## Kısa problem 1
Kayıtlarda "lights" kelimesinin geçtiği satırları say ve yalnızca sayıyı yaz.

## Seçki

* * *

Sonuç olarak Locke’un doğal hakları özel mülkiyetle özetlenebilir. Ne var ki özel mülkiyet Locke’un tanımından farklı olarak, yaşamı, bedeni, fikirleri ve sosyal ilişkileri de içerir boyuttadır. Bu bağlamda en özgür bireyin bahsedilen aşırı libertaryen bir sistemde yaşayan birey olduğunu söylemek hatalı olmaz. Yine de hatırlatmak isteriz ki bu sistemin refah getireceği hatta sürdürülebilir olup olmadığı bile ilgi alanımızın dışındadır. En özgür sistem Horkheimer’ın iddia ettiği gibi kollektifleşmiş değil, aksine son derece bireyselleşmiş ve toplum ve devlet baskısından arınmış bir sistemdir.

* * *

## Alıntı veriler
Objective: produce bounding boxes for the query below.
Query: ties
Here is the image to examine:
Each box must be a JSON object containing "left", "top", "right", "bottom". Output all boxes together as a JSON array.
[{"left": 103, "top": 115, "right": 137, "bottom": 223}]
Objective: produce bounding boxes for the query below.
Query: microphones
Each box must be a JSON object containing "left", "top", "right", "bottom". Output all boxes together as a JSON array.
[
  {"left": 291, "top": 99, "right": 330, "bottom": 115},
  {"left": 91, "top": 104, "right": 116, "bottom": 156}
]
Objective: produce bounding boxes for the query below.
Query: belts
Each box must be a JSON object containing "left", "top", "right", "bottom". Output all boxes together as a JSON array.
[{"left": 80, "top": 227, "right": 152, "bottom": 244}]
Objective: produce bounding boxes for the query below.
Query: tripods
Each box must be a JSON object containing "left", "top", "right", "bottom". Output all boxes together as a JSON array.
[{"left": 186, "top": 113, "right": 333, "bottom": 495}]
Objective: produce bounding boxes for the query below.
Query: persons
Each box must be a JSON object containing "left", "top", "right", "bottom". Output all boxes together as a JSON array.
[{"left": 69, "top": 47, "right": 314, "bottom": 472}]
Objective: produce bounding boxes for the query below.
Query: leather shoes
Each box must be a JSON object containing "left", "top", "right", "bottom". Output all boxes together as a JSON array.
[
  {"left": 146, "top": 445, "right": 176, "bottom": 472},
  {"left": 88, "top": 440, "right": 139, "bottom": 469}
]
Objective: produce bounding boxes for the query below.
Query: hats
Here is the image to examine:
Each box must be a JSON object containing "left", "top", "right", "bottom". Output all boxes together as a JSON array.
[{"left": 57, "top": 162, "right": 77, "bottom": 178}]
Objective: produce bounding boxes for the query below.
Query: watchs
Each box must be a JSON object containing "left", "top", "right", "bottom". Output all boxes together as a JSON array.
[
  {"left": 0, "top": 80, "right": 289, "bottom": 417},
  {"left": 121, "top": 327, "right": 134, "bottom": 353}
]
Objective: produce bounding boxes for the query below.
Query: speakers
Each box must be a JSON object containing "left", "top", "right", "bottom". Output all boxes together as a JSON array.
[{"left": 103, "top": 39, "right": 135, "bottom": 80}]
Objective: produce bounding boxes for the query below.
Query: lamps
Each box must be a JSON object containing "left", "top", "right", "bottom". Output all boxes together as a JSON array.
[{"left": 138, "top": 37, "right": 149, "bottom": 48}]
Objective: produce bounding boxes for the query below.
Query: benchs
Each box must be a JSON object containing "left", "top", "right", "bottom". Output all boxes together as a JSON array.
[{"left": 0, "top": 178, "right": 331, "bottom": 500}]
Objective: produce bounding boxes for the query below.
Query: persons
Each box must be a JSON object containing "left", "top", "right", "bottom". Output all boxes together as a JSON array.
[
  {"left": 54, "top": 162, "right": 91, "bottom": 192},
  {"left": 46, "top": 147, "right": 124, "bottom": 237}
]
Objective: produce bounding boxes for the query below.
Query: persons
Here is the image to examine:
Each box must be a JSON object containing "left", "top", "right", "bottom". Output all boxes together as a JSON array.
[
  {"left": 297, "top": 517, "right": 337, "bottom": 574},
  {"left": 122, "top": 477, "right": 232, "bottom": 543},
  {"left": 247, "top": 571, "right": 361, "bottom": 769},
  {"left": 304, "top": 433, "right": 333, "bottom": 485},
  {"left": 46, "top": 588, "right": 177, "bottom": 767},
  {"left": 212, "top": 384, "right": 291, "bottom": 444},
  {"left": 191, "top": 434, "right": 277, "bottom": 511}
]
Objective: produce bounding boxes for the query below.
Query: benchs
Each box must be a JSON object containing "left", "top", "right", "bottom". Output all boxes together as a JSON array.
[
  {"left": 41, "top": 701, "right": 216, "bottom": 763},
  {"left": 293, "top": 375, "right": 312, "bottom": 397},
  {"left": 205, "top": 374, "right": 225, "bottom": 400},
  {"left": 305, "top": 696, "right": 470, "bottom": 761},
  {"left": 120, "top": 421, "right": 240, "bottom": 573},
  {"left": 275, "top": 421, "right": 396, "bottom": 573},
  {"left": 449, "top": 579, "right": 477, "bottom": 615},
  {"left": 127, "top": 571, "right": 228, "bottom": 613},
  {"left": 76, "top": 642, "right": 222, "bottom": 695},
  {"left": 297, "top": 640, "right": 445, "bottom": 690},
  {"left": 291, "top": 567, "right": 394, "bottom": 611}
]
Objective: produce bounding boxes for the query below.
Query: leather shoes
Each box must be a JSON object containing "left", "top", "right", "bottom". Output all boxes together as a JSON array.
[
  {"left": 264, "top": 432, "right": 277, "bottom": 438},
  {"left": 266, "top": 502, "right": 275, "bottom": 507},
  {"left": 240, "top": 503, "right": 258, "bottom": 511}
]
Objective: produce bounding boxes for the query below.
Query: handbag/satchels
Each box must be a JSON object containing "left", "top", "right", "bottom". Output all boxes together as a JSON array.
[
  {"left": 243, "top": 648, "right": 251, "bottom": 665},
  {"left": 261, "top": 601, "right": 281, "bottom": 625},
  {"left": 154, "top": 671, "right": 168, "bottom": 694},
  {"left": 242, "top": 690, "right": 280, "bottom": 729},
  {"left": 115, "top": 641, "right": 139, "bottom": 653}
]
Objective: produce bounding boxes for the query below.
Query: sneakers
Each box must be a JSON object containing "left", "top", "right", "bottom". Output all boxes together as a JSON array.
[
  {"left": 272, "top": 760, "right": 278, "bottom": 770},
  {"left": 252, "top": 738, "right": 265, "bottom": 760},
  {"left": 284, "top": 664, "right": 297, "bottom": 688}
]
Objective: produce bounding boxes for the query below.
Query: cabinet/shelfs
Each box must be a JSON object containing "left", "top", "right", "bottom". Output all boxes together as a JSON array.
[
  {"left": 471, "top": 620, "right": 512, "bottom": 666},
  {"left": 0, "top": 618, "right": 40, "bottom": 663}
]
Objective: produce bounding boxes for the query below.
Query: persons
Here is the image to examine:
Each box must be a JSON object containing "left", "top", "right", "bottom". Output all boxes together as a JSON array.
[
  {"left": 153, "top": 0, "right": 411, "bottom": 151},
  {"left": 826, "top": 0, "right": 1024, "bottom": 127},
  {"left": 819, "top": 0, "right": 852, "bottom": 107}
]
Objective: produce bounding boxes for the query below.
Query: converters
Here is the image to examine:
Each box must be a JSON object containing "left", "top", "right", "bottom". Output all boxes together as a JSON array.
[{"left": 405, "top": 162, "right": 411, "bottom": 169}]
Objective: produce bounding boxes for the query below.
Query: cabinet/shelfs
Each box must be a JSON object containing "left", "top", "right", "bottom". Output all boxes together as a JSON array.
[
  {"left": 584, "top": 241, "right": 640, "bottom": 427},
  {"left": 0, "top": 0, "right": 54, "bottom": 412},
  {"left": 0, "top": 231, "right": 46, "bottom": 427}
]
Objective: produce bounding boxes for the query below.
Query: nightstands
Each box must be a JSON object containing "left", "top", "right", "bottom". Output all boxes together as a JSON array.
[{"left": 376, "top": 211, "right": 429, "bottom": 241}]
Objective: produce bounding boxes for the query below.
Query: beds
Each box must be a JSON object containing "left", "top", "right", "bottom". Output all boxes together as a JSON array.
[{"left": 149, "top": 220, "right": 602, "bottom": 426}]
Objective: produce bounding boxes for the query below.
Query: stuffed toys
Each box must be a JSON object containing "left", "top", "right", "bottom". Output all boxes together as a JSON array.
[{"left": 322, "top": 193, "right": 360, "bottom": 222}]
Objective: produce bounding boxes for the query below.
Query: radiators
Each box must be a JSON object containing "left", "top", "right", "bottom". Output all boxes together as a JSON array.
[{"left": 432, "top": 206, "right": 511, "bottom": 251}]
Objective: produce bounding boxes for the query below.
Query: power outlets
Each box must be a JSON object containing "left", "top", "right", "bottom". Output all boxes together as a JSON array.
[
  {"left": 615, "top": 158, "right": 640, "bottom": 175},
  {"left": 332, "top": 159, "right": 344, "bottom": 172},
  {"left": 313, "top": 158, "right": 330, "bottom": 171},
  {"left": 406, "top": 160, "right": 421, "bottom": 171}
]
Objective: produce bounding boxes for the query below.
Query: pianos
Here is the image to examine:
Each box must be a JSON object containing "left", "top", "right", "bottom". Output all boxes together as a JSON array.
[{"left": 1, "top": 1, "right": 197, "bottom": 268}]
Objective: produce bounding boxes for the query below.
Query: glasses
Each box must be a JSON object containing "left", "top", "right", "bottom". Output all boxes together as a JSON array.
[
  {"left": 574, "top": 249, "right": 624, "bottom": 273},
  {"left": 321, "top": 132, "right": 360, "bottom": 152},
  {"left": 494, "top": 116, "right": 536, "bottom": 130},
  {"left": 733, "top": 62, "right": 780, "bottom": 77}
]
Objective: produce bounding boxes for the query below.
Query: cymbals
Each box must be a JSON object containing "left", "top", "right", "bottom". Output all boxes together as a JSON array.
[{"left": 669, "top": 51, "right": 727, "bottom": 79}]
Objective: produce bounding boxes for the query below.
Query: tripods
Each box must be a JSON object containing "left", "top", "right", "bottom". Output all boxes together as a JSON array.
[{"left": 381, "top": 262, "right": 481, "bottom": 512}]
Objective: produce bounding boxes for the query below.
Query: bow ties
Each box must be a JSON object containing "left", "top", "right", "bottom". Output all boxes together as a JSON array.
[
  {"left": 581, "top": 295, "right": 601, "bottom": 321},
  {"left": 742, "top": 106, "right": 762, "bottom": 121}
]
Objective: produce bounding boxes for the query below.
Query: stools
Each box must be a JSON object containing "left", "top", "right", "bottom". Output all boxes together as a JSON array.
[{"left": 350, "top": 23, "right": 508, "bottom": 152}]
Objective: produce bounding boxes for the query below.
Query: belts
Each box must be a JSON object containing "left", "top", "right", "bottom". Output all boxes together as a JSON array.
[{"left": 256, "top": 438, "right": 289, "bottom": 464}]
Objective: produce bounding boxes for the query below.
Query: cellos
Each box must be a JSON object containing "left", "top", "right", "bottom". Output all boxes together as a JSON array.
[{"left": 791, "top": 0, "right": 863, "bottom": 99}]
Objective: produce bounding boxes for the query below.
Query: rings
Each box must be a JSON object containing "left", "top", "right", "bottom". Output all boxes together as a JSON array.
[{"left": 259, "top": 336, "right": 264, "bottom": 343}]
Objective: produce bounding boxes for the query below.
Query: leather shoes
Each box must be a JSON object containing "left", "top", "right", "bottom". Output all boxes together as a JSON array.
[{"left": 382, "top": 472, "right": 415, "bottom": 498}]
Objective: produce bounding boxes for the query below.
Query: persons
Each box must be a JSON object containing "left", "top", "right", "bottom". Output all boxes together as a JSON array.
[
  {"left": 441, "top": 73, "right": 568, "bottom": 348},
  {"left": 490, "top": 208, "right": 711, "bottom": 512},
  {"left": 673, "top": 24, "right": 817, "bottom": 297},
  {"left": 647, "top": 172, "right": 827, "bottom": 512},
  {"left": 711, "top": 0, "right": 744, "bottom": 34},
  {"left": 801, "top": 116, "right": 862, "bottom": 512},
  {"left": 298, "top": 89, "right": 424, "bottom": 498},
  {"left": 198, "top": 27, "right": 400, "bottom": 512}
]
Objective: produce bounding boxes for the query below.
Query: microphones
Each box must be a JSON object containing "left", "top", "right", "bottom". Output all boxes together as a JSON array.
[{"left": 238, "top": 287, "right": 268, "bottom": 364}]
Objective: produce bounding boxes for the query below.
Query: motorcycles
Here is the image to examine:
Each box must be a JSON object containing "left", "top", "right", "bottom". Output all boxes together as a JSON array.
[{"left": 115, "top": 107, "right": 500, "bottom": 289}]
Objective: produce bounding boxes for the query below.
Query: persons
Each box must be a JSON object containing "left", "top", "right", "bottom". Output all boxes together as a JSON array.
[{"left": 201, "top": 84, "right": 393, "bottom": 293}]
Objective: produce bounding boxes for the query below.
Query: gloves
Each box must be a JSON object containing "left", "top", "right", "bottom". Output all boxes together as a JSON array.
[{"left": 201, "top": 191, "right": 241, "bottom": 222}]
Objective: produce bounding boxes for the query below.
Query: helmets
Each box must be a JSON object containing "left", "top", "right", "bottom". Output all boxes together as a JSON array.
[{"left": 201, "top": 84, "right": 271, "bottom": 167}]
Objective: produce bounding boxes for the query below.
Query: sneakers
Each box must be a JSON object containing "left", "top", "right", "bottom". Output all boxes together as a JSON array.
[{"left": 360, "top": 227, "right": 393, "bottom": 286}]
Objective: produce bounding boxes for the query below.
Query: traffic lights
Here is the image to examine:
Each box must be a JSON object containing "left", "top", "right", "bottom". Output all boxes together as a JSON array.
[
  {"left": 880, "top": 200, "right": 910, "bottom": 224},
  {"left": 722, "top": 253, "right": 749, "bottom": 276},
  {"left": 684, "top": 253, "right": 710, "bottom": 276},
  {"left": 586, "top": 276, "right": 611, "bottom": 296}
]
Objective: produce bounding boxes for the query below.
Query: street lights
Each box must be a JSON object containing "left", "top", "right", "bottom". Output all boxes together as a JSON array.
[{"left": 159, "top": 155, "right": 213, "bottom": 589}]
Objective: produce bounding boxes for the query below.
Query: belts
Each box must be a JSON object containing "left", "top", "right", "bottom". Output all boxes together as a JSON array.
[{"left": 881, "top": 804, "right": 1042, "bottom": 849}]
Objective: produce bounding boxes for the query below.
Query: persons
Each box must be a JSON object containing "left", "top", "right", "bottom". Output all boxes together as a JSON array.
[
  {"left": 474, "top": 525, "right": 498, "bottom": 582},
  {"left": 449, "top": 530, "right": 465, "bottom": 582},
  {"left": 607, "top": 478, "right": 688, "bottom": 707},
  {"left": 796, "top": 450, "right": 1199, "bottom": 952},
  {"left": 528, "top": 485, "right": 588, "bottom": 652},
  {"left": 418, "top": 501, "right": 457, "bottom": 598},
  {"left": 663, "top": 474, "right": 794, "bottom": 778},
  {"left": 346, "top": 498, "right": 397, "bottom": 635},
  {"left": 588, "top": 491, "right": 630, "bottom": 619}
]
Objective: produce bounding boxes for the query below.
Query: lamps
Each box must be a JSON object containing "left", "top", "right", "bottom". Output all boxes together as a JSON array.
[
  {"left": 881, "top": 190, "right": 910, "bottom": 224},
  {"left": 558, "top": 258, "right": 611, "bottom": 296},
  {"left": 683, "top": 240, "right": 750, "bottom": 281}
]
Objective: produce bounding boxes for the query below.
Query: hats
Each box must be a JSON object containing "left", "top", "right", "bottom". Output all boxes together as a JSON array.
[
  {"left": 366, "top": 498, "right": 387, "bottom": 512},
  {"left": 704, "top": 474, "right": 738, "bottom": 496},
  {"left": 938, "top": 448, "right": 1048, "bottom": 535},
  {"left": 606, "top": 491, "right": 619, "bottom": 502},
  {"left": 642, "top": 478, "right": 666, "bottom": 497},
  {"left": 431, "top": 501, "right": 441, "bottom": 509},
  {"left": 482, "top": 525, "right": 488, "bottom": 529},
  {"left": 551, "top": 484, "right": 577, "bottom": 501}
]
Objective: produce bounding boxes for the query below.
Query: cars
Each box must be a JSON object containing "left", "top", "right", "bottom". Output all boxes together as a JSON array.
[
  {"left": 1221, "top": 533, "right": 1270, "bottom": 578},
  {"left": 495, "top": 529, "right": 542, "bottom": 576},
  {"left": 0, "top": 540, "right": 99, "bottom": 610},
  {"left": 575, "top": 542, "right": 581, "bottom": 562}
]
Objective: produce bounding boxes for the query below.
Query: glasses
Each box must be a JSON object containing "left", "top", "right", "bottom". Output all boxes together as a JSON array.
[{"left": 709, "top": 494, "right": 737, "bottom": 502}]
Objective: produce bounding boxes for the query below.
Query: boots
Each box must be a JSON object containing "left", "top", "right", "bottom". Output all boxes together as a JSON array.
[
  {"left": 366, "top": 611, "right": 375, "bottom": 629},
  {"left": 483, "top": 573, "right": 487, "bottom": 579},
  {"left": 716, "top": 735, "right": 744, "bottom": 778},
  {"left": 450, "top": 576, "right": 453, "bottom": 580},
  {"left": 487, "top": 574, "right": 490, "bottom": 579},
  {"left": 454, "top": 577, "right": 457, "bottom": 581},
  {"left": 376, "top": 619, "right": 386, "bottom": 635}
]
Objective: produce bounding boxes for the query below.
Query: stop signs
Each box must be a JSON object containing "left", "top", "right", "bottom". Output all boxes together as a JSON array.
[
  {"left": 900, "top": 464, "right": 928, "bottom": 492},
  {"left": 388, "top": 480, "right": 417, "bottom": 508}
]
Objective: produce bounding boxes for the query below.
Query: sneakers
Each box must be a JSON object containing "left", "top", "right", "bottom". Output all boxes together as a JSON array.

* * *

## Kısa problem 2
Seçkiye göre özel mülkiyetin, Locke'un tanımından farklı olarak kapsadığı şeyleri sırala.

## Yazılı yanıt 1
2

## Yazılı yanıt 2
Yaşam, beden, fikirler, sosyal ilişkiler